● TASK TO CARRY OUT: Reproduce verbatim everything in the data from the line containing "What is the estimated" down to the end of the data, including that line.

● PROVIDED DATA:
_ _ _ _

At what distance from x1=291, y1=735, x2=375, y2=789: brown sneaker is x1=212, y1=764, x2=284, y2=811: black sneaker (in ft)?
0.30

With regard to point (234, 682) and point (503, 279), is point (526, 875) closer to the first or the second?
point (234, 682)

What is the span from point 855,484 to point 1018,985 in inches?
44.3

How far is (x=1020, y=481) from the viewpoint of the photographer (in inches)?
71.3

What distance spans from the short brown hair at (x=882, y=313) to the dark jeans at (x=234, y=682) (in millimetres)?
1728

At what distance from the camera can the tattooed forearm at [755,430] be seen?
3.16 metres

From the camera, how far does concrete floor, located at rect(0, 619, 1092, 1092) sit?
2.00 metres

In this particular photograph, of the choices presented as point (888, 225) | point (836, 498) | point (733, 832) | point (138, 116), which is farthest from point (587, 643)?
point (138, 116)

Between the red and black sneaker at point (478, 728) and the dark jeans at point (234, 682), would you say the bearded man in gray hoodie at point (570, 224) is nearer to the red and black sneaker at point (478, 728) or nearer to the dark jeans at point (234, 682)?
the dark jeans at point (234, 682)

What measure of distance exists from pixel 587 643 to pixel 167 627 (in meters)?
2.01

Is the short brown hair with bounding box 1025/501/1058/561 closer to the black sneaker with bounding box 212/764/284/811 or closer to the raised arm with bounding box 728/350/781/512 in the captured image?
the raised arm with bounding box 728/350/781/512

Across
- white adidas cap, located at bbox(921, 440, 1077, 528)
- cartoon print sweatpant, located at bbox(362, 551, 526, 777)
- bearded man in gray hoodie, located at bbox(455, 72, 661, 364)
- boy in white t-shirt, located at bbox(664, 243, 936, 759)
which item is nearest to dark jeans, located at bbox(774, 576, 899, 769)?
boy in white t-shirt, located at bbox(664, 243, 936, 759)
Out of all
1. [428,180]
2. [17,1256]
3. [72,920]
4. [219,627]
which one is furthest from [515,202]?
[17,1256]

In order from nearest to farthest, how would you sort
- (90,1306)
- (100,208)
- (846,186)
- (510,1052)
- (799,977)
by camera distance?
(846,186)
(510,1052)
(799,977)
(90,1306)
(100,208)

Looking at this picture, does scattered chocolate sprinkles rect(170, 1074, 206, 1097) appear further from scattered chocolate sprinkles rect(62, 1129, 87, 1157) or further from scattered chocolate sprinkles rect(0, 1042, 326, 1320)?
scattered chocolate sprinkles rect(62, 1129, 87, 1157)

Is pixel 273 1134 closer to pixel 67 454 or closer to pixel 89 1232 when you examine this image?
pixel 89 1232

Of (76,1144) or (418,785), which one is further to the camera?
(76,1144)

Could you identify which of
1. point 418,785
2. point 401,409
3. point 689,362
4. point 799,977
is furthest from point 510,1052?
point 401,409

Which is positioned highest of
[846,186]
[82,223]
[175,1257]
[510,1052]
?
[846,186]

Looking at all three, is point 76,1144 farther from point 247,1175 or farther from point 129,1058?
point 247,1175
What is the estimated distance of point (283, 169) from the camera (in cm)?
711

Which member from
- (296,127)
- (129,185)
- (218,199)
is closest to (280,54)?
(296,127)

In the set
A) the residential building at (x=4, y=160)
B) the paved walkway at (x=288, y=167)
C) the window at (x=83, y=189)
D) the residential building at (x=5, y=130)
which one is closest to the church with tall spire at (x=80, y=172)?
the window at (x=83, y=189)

_ _ _ _

● IN RESPONSE:
What is the estimated distance of point (283, 169) from the camera (in cm)?
711

Which member from
- (296,127)
- (129,185)
- (218,199)
is closest to (280,54)?
(296,127)

In the set
A) the residential building at (x=4, y=160)
B) the paved walkway at (x=288, y=167)
C) the window at (x=83, y=189)
D) the residential building at (x=5, y=130)
which one is closest to the church with tall spire at (x=80, y=172)?
the window at (x=83, y=189)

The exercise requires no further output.